━━ Excerpt
Geoffrey Wilkinson | Biography

Geoffrey Wilkinson was born on July 14, 1921, in Yorkshire, England, to Henry and Ruth Crowther Wilkinson. It was an uncle, the owner of a small chemical company in the town of Todmorden, who encouraged Wilkinson's interest in chemistry and had the most influence on his career choice. Wilkinson attended the Todmorden Secondary School and then the Imperial College of Science and Technology at the University of London. Supported by a scholarship, he obtained his B.S. degree in 1941 and his doctorate in 1946.

In 1942, while still a doctoral student, Wilkinson worked with the National Research Council on a joint atomic energy project. His work involved separating the various products of atomic fission reactions from one another so they could be studied and the fission process better understood. In the course of this work Wilkinson developed a new technique, ion-exchange chromatography, which has since proven useful in many chemical analyses. Using this technique, Wilkinson identified a number of new isotopes, atomic species which vary only in the number of neutrons within their nuclei. After World War II, Wilkinson continued his research on nuclear chemistry at the University of California at Berkeley. His work there focused on identifying neutron-deficient isotopes, products of atomic fission that are unstable because they have too few neutrons in their nuclei.
━━━━
Exercise task A. Write down everything in the Wilkinson biography from "In 1942, while" down to "neutrons in their nuclei.".
Exercise task B. Summarize the Wilkinson biography in two sentences.
The rows that come after the Wilkinson biography are separate material unrelated to it.
━━ Given data
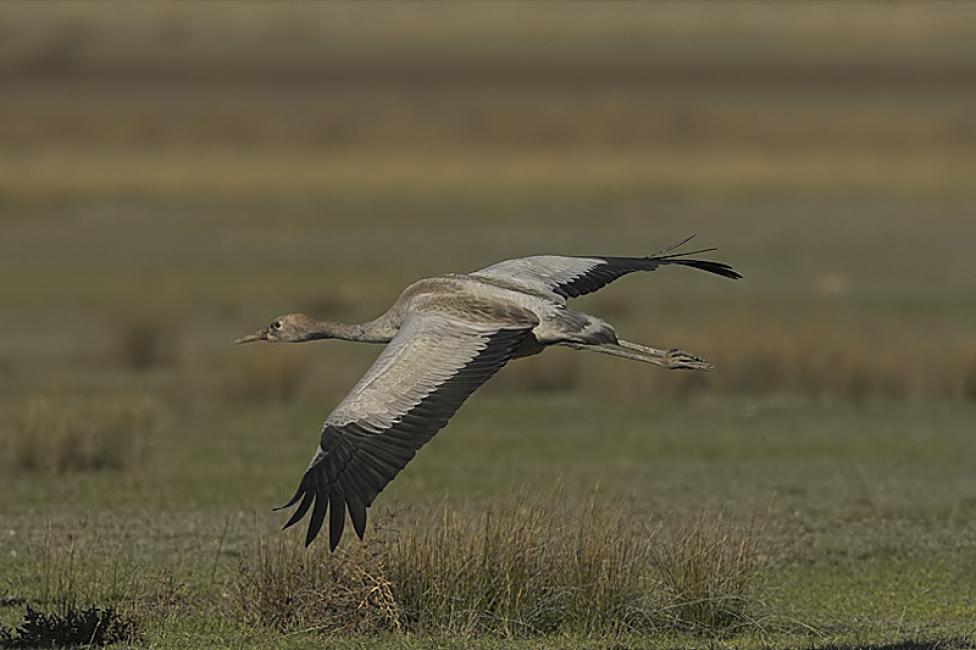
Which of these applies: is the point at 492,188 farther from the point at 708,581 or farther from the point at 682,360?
the point at 708,581

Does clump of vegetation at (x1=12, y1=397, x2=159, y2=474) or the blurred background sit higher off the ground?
the blurred background

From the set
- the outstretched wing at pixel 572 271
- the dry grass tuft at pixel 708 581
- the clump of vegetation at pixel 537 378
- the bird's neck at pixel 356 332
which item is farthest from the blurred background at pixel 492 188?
the dry grass tuft at pixel 708 581

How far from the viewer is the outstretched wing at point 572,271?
1108 cm

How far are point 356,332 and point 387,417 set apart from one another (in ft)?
6.52

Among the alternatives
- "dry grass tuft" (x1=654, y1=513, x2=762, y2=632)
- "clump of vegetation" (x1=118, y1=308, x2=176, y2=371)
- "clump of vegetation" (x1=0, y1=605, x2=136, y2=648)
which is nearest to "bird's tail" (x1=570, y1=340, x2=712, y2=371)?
"dry grass tuft" (x1=654, y1=513, x2=762, y2=632)

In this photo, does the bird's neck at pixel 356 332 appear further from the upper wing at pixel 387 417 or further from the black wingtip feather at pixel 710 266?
the black wingtip feather at pixel 710 266

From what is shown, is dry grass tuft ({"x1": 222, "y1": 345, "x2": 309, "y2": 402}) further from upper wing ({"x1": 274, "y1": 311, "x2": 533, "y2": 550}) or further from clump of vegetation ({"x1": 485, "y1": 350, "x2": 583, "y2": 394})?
upper wing ({"x1": 274, "y1": 311, "x2": 533, "y2": 550})

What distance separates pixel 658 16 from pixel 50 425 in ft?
256

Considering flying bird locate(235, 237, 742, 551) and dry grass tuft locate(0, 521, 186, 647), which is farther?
dry grass tuft locate(0, 521, 186, 647)

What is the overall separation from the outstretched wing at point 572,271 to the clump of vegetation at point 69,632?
2566 millimetres

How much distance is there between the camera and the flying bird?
8.91m

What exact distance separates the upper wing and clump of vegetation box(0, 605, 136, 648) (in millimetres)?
1776

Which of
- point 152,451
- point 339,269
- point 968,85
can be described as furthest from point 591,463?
point 968,85

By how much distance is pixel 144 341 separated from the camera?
23.5 meters
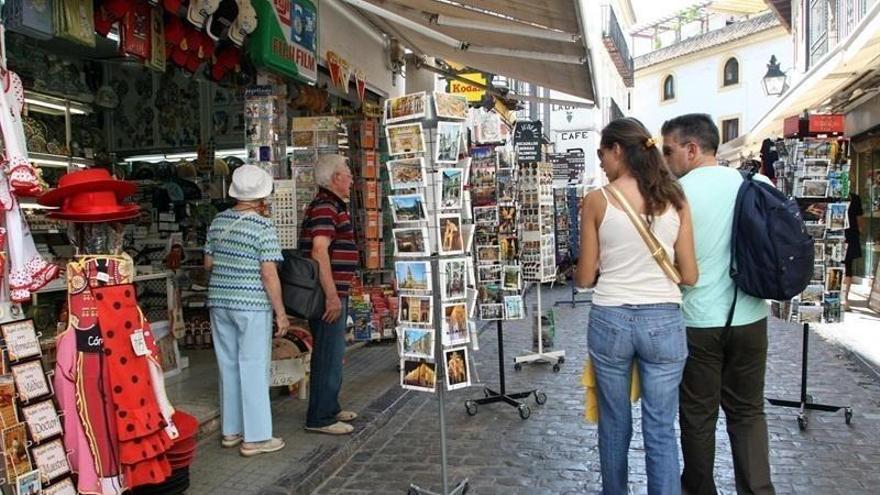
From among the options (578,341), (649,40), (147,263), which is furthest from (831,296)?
(649,40)

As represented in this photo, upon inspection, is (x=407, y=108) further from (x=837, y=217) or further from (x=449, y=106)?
(x=837, y=217)

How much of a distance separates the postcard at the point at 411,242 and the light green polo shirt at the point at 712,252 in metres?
1.31

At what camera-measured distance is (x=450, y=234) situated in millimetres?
3670

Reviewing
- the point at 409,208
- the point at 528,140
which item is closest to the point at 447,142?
the point at 409,208

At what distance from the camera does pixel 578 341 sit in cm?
846

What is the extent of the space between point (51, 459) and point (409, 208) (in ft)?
6.49

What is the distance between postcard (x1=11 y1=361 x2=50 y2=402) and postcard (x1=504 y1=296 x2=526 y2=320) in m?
3.84

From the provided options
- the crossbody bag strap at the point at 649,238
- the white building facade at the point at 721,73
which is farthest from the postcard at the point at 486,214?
the white building facade at the point at 721,73

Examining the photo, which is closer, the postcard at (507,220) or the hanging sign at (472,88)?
the postcard at (507,220)

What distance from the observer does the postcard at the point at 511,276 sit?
6.04 metres

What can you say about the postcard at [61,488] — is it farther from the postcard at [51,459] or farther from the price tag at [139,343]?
the price tag at [139,343]

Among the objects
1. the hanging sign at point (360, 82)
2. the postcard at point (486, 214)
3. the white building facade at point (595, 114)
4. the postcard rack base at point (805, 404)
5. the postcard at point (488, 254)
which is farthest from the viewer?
the white building facade at point (595, 114)

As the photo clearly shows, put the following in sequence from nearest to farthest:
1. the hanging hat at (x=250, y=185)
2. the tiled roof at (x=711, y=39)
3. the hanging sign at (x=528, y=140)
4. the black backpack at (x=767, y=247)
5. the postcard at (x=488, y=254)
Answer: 1. the black backpack at (x=767, y=247)
2. the hanging hat at (x=250, y=185)
3. the postcard at (x=488, y=254)
4. the hanging sign at (x=528, y=140)
5. the tiled roof at (x=711, y=39)

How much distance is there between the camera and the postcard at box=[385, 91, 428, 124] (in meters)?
3.57
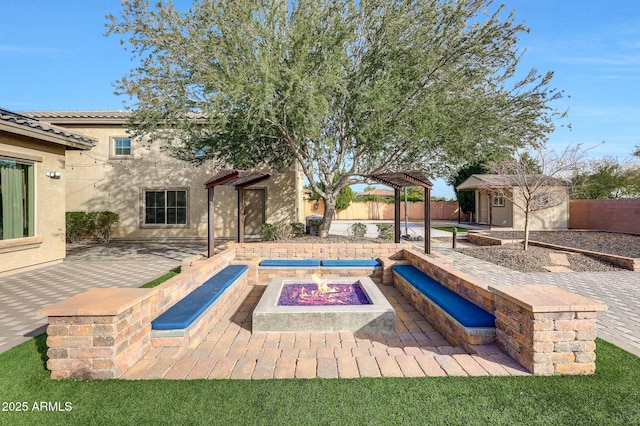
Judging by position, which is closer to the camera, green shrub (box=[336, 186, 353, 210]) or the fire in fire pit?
the fire in fire pit

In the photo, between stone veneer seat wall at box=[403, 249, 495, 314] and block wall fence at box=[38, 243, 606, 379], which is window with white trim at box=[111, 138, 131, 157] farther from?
stone veneer seat wall at box=[403, 249, 495, 314]

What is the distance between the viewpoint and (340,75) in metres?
8.12

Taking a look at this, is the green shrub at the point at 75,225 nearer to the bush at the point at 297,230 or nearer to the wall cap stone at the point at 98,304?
the bush at the point at 297,230

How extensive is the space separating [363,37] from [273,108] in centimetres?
377

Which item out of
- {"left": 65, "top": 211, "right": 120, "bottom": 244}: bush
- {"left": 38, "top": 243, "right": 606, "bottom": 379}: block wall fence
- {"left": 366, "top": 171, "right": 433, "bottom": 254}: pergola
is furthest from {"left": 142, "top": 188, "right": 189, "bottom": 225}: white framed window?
{"left": 38, "top": 243, "right": 606, "bottom": 379}: block wall fence

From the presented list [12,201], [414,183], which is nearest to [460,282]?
[414,183]

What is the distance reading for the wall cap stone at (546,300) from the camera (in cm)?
287

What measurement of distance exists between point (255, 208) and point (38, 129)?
8.76 m

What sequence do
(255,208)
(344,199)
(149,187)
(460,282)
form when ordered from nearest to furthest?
(460,282) → (149,187) → (255,208) → (344,199)

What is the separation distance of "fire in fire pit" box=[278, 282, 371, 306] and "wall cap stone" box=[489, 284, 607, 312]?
7.20 ft

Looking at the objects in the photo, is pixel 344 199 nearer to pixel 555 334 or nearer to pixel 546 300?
pixel 546 300

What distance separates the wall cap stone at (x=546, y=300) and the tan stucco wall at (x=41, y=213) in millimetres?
10868

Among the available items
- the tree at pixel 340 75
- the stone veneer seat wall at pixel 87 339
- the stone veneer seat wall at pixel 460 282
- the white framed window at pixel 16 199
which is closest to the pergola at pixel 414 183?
the tree at pixel 340 75

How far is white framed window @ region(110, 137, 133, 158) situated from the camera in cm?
1498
━━━━
Exercise result A.
In 1942, while still a doctoral student, Wilkinson worked with the National Research Council on a joint atomic energy project. His work involved separating the various products of atomic fission reactions from one another so they could be studied and the fission process better understood. In the course of this work Wilkinson developed a new technique, ion-exchange chromatography, which has since proven useful in many chemical analyses. Using this technique, Wilkinson identified a number of new isotopes, atomic species which vary only in the number of neutrons within their nuclei. After World War II, Wilkinson continued his research on nuclear chemistry at the University of California at Berkeley. His work there focused on identifying neutron-deficient isotopes, products of atomic fission that are unstable because they have too few neutrons in their nuclei.

Exercise result B. Geoffrey Wilkinson, born in Yorkshire, England, in 1921, studied at the Imperial College of Science and Technology, earning his B.S. in 1941 and his doctorate in 1946. While working on a joint atomic energy project in 1942, he developed ion-exchange chromatography and used it to identify new isotopes, and after World War II he continued his nuclear chemistry research at Berkeley, focusing on neutron-deficient isotopes.